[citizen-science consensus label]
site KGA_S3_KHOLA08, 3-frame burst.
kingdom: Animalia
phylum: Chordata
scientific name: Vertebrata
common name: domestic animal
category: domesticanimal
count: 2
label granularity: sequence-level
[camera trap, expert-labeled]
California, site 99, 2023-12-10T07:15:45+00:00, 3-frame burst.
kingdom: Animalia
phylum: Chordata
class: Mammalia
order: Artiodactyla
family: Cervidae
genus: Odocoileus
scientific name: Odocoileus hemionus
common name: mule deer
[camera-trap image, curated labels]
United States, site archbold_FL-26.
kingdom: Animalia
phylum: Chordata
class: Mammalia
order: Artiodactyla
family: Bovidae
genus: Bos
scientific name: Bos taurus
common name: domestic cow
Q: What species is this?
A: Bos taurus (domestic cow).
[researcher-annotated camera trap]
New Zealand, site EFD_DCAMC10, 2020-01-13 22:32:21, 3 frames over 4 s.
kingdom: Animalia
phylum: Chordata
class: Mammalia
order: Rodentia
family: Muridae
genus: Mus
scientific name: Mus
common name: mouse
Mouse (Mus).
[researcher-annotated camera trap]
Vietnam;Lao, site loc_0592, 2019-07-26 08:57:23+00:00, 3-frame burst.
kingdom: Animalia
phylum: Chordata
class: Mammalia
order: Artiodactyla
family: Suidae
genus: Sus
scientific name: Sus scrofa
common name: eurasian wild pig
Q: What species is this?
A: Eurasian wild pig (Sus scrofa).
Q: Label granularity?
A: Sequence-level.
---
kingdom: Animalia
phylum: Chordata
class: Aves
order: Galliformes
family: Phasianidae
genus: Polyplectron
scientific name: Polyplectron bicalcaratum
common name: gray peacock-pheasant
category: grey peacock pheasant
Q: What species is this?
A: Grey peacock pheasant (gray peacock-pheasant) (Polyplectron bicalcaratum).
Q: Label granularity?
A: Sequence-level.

- _WORK INSTRUCTIONS_
Only the lines from the one holding "site KGA_S3_KHOLA08, 3-frame burst." to the end of the material are wanted, each transcribed exactly.

- _YOUR SOLUTION_
site KGA_S3_KHOLA08, 3-frame burst.
kingdom: Animalia
phylum: Chordata
scientific name: Vertebrata
common name: domestic animal
category: domesticanimal
count: 2
label granularity: sequence-level
[camera trap, expert-labeled]
California, site 99, 2023-12-10T07:15:45+00:00, 3-frame burst.
kingdom: Animalia
phylum: Chordata
class: Mammalia
order: Artiodactyla
family: Cervidae
genus: Odocoileus
scientific name: Odocoileus hemionus
common name: mule deer
[camera-trap image, curated labels]
United States, site archbold_FL-26.
kingdom: Animalia
phylum: Chordata
class: Mammalia
order: Artiodactyla
family: Bovidae
genus: Bos
scientific name: Bos taurus
common name: domestic cow
Q: What species is this?
A: Bos taurus (domestic cow).
[researcher-annotated camera trap]
New Zealand, site EFD_DCAMC10, 2020-01-13 22:32:21, 3 frames over 4 s.
kingdom: Animalia
phylum: Chordata
class: Mammalia
order: Rodentia
family: Muridae
genus: Mus
scientific name: Mus
common name: mouse
Mouse (Mus).
[researcher-annotated camera trap]
Vietnam;Lao, site loc_0592, 2019-07-26 08:57:23+00:00, 3-frame burst.
kingdom: Animalia
phylum: Chordata
class: Mammalia
order: Artiodactyla
family: Suidae
genus: Sus
scientific name: Sus scrofa
common name: eurasian wild pig
Q: What species is this?
A: Eurasian wild pig (Sus scrofa).
Q: Label granularity?
A: Sequence-level.
---
kingdom: Animalia
phylum: Chordata
class: Aves
order: Galliformes
family: Phasianidae
genus: Polyplectron
scientific name: Polyplectron bicalcaratum
common name: gray peacock-pheasant
category: grey peacock pheasant
Q: What species is this?
A: Grey peacock pheasant (gray peacock-pheasant) (Polyplectron bicalcaratum).
Q: Label granularity?
A: Sequence-level.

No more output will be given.